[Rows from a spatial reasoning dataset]

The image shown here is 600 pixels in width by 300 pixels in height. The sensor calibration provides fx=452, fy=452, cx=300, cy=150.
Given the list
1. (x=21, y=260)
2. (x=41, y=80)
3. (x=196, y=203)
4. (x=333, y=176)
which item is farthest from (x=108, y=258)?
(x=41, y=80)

Exercise aim: Extract all of the lines above and reproduce them word for word, leaving nothing out and changing nothing.

Exercise output:
The image shown here is 600 pixels in width by 300 pixels in height. The sensor calibration provides fx=452, fy=452, cx=300, cy=150.
Given the list
1. (x=21, y=260)
2. (x=41, y=80)
3. (x=196, y=203)
4. (x=333, y=176)
which item is farthest from (x=108, y=258)?
(x=41, y=80)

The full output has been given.